* Problem details: Reproduce the items below word for word, from the item containing "lagoa das patas terceira" up to and including the item containing "Phép Thuật Của", leaving out the pictures.

* Provided data:
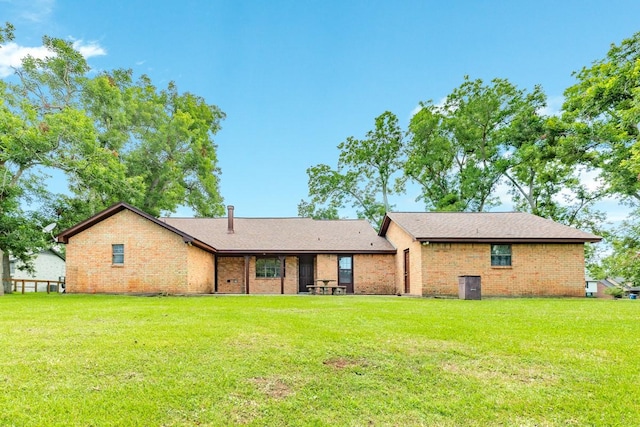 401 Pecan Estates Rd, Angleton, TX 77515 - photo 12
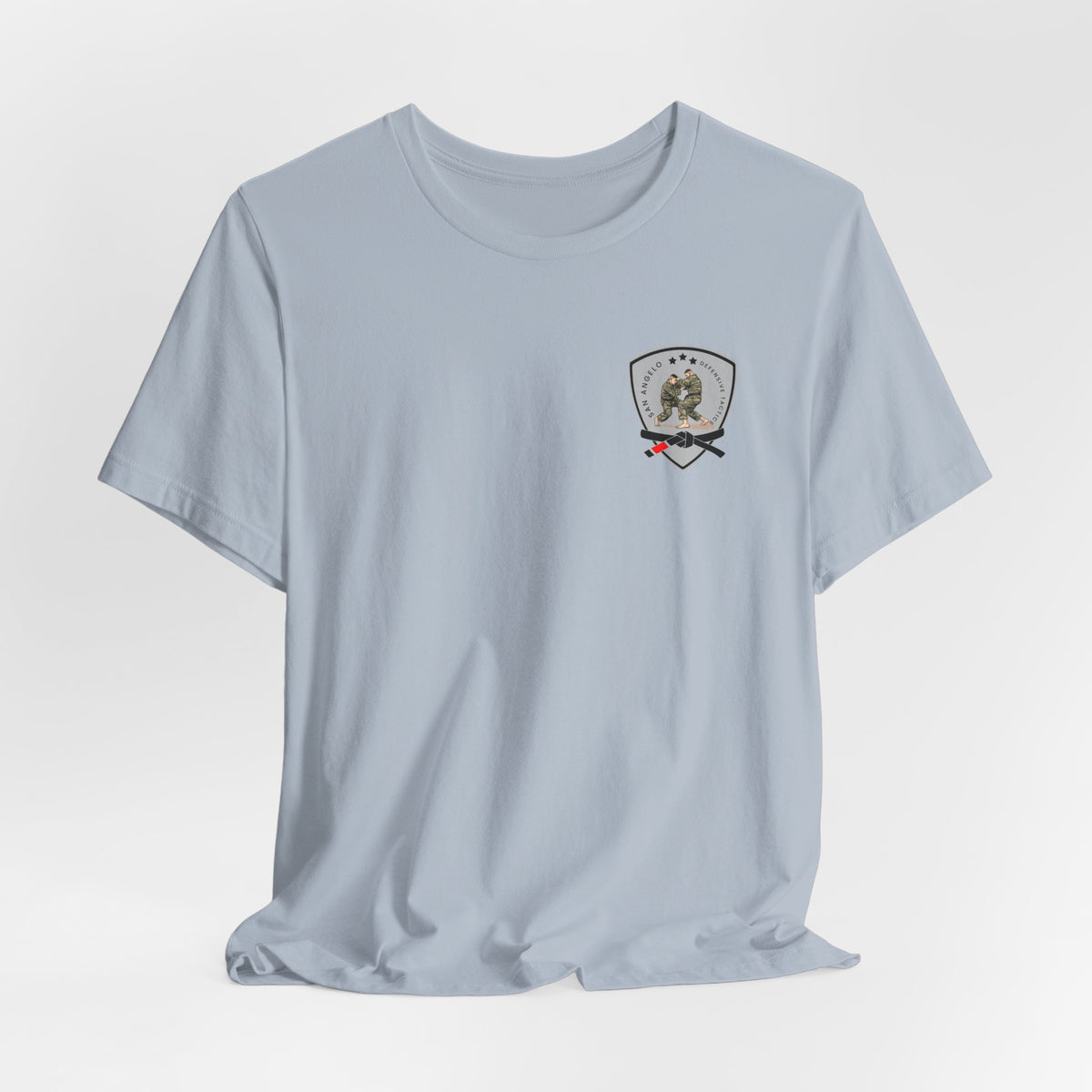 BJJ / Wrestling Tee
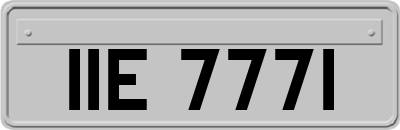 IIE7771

--

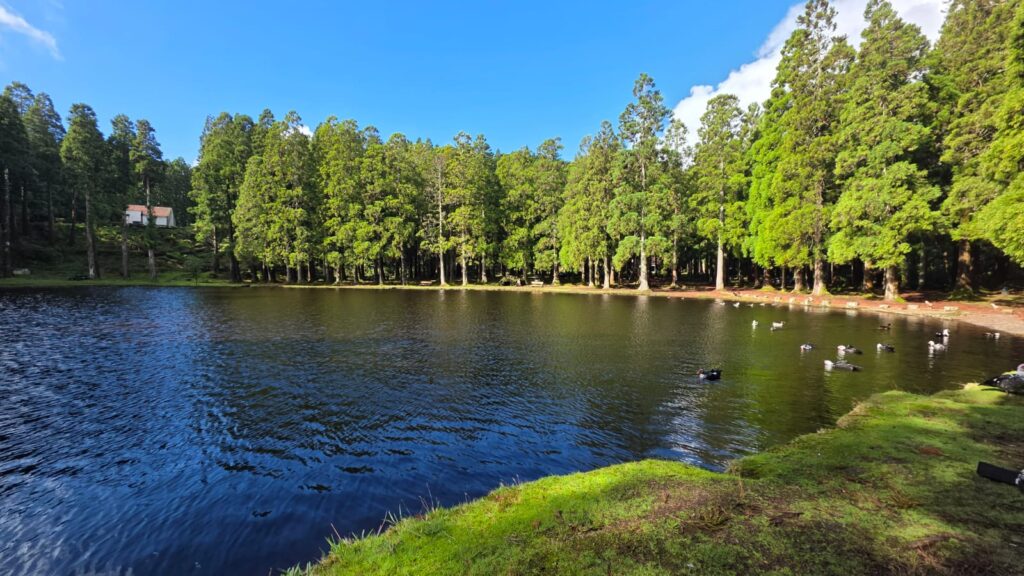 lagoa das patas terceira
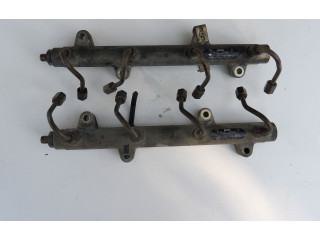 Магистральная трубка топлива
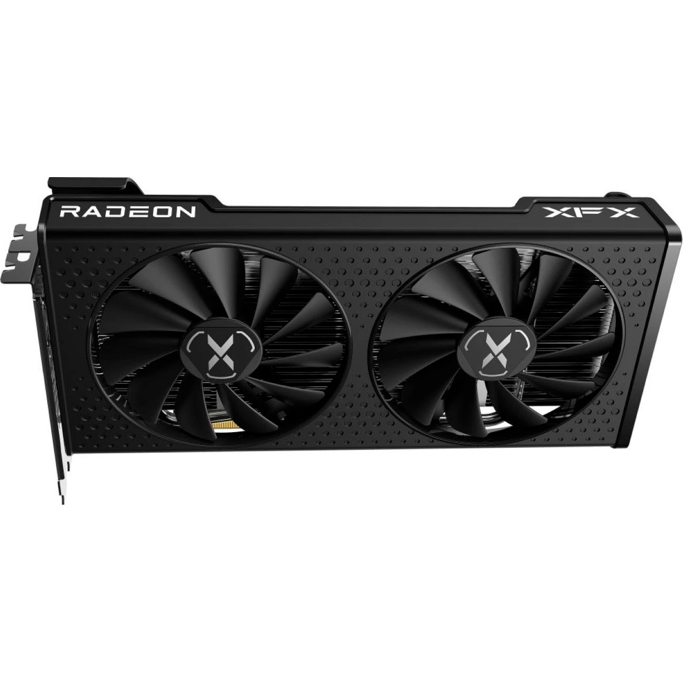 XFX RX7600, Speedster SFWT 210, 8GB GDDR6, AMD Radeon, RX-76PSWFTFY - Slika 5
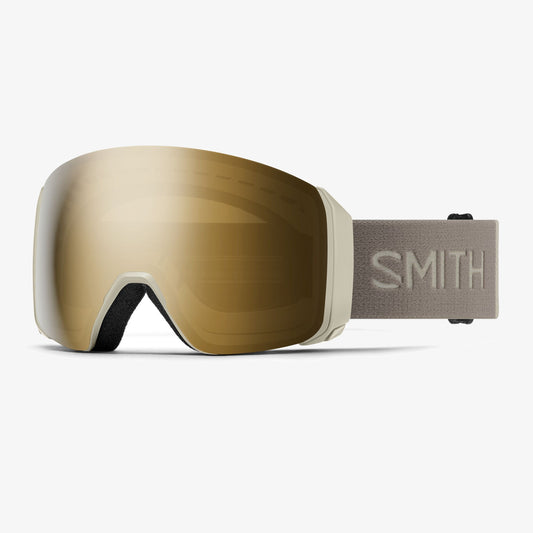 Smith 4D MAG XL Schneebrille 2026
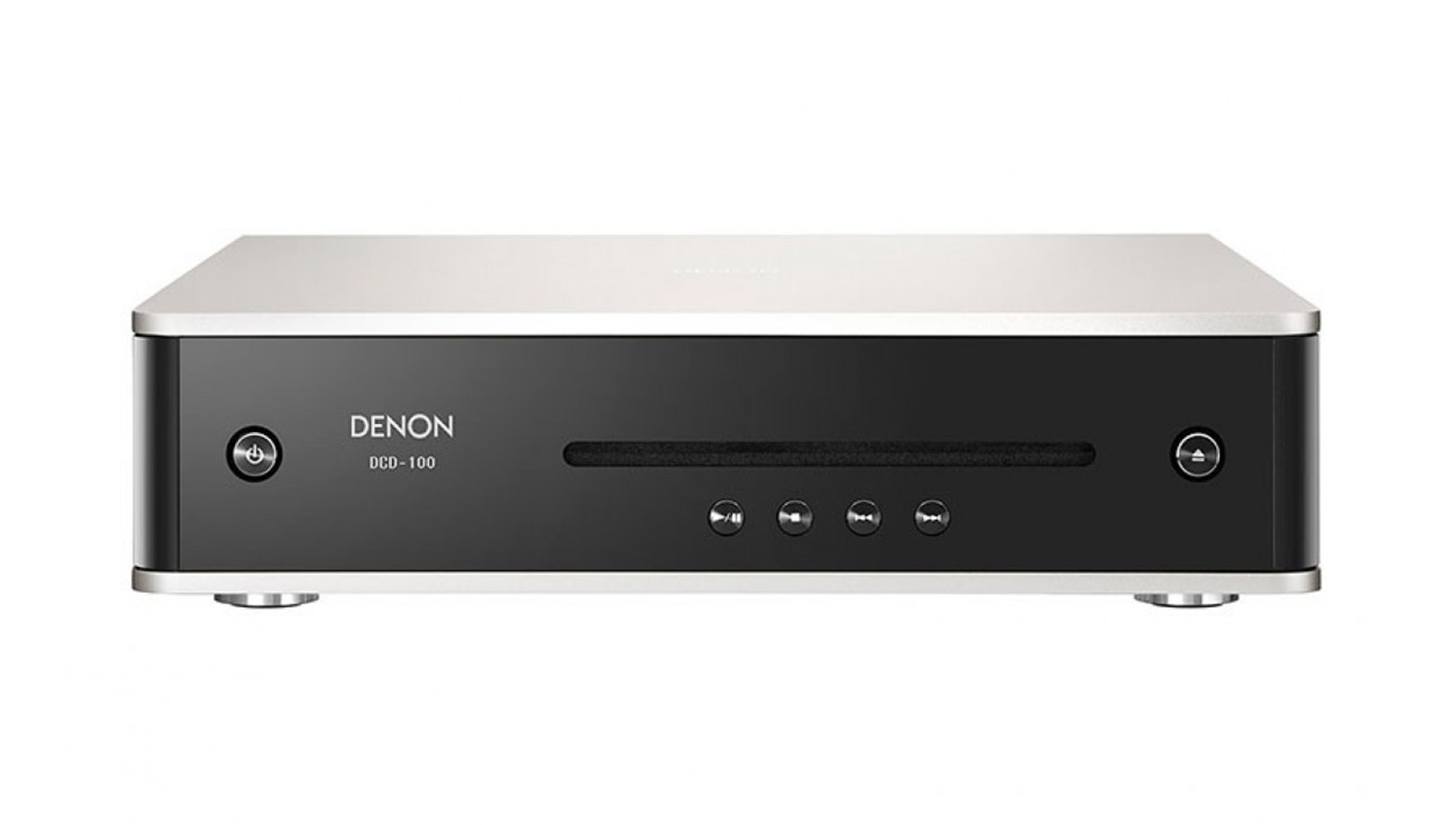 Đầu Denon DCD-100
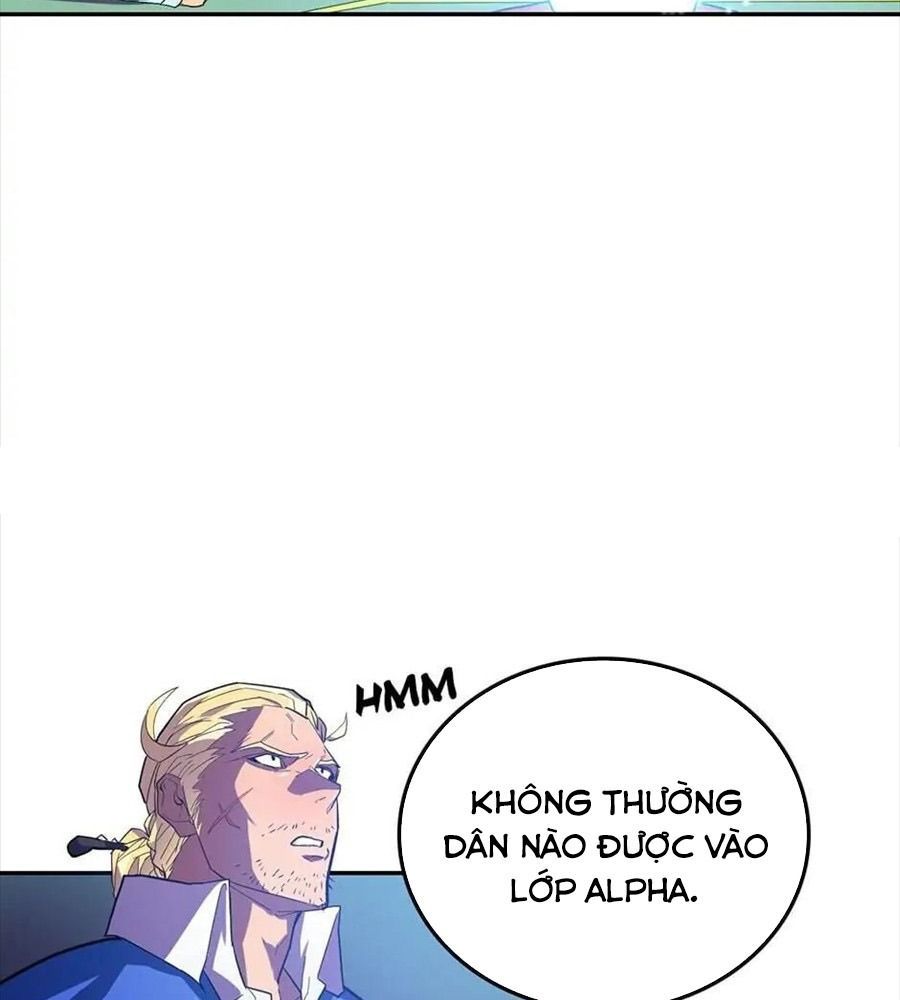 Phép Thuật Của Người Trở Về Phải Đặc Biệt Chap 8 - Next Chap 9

* Task response:
 lagoa das patas terceira
 Магистральная трубка топлива
 XFX RX7600, Speedster SFWT 210, 8GB GDDR6, AMD Radeon, RX-76PSWFTFY - Slika 5
 Smith 4D MAG XL Schneebrille 2026
 Đầu Denon DCD-100
 Phép Thuật Của Người Trở Về Phải Đặc Biệt Chap 8 - Next Chap 9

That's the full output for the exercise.